**Listed entries:**

§

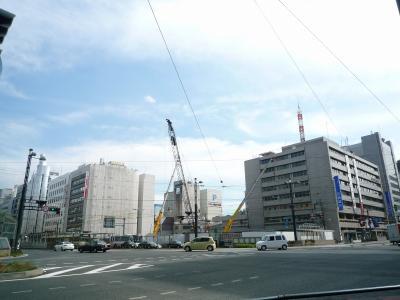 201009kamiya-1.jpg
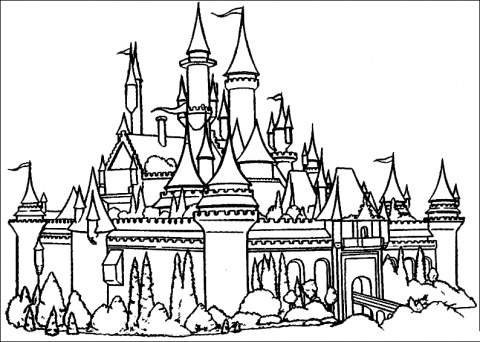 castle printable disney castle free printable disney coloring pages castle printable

§

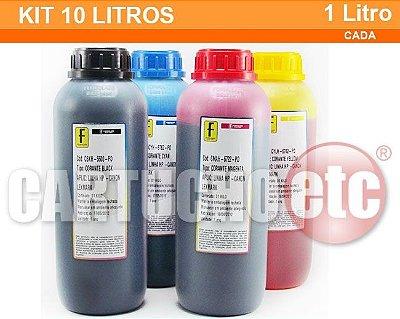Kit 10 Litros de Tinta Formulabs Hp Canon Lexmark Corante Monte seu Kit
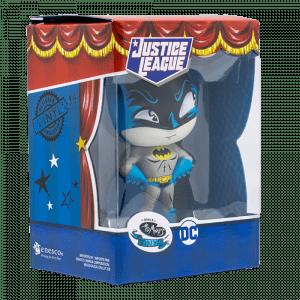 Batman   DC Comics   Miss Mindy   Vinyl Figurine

§

**Instructions to follow:** Would you copy the lines above exactly, starting with the one that has "201009kamiya-1.jpg" and ending with the one that has "castle printable disney", both included, without the pictures?

**Solution to the exercise:**
 201009kamiya-1.jpg
 castle printable disney castle free printable disney coloring pages castle printable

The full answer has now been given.